== PROBLEM DESCRIPTION ==
Reproduce each of the rows below word for word, leaving out the pictures.

== GIVEN INFORMATION ==

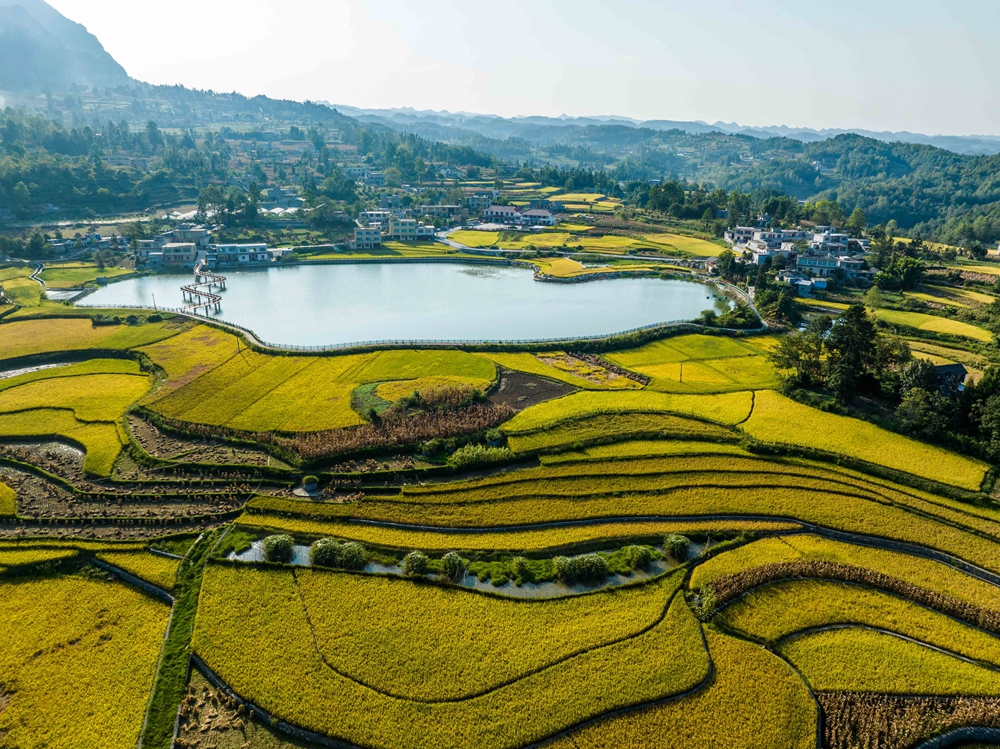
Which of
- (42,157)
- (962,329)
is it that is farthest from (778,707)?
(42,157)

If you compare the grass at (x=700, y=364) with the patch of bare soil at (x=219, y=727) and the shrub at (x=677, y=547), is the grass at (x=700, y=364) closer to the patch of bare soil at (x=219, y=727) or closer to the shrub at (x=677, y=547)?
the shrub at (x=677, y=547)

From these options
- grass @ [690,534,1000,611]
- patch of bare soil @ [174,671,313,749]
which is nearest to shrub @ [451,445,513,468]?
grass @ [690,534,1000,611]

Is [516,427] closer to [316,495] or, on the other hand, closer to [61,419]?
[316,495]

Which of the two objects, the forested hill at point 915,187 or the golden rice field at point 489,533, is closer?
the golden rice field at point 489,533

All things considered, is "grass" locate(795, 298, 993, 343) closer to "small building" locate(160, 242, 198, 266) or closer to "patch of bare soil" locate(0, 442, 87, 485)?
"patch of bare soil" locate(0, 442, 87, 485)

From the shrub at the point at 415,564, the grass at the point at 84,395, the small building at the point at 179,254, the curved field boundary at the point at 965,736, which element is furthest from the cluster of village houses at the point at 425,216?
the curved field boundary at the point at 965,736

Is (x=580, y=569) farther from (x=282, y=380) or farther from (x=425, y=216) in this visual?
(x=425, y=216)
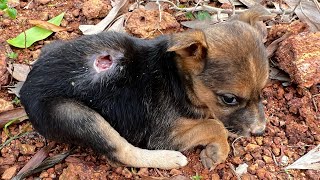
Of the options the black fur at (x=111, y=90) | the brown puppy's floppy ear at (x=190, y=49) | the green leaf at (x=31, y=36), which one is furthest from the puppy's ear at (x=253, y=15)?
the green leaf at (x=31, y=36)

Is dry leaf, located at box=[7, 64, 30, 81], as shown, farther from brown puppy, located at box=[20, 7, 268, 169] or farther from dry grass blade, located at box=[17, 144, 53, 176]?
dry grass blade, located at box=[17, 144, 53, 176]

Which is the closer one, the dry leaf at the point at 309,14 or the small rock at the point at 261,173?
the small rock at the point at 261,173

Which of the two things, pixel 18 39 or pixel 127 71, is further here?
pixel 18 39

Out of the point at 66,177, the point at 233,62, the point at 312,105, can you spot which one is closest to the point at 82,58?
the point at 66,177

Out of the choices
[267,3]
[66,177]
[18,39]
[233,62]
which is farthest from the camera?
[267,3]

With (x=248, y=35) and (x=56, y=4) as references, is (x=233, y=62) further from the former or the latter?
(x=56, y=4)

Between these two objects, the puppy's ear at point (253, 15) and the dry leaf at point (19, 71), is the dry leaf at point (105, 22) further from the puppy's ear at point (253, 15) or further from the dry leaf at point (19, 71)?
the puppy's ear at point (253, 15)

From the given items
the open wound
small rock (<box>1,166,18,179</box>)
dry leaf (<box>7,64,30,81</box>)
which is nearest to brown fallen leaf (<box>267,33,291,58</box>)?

== OUTPUT ==
Which of
- (42,157)
- (962,329)
is it that is farthest from (778,707)?
(42,157)

If you compare the grass at (x=700, y=364) with the patch of bare soil at (x=219, y=727) and the shrub at (x=677, y=547), is the grass at (x=700, y=364) closer to the patch of bare soil at (x=219, y=727) or closer to the shrub at (x=677, y=547)?
the shrub at (x=677, y=547)

From these options
- grass @ [690,534,1000,611]
- patch of bare soil @ [174,671,313,749]
which is nearest to shrub @ [451,445,513,468]?
grass @ [690,534,1000,611]

Is [516,427] closer to [316,495] or, on the other hand, closer to [61,419]?
[316,495]

Which of the two objects, the forested hill at point 915,187 or the golden rice field at point 489,533, is closer?
the golden rice field at point 489,533

All things considered, is "grass" locate(795, 298, 993, 343) closer to "small building" locate(160, 242, 198, 266) or closer to "patch of bare soil" locate(0, 442, 87, 485)?
"patch of bare soil" locate(0, 442, 87, 485)

From the shrub at the point at 415,564, the grass at the point at 84,395, the small building at the point at 179,254, the curved field boundary at the point at 965,736, which element is furthest from the cluster of village houses at the point at 425,216?
the curved field boundary at the point at 965,736

Is (x=580, y=569) farther from (x=282, y=380) or farther from (x=425, y=216) in this visual?
(x=425, y=216)
Of the options the black fur at (x=111, y=90) | the brown puppy's floppy ear at (x=190, y=49) | the green leaf at (x=31, y=36), which one is furthest from the puppy's ear at (x=253, y=15)?
the green leaf at (x=31, y=36)

Is dry leaf, located at box=[7, 64, 30, 81], as shown, farther from brown puppy, located at box=[20, 7, 268, 169] or farther from dry grass blade, located at box=[17, 144, 53, 176]?
dry grass blade, located at box=[17, 144, 53, 176]

Which is the closer one, the dry leaf at the point at 309,14 or the small rock at the point at 261,173?
the small rock at the point at 261,173

Which of the two things, pixel 18 39 or pixel 127 71, is further here?
pixel 18 39

Out of the point at 66,177, the point at 233,62, the point at 312,105, can you spot which one is closest to the point at 82,58?
the point at 66,177

Out of the choices
[267,3]
[66,177]
[18,39]
[233,62]
which is farthest from the camera?
[267,3]

With (x=248, y=35) and (x=56, y=4) as references, is (x=233, y=62) further from the former or the latter?
(x=56, y=4)

Between these two objects, the puppy's ear at point (253, 15) and the dry leaf at point (19, 71), is the dry leaf at point (105, 22) further from the puppy's ear at point (253, 15) or further from the dry leaf at point (19, 71)?
the puppy's ear at point (253, 15)

From the given items
the open wound
small rock (<box>1,166,18,179</box>)
dry leaf (<box>7,64,30,81</box>)
which is nearest to brown fallen leaf (<box>267,33,291,58</box>)?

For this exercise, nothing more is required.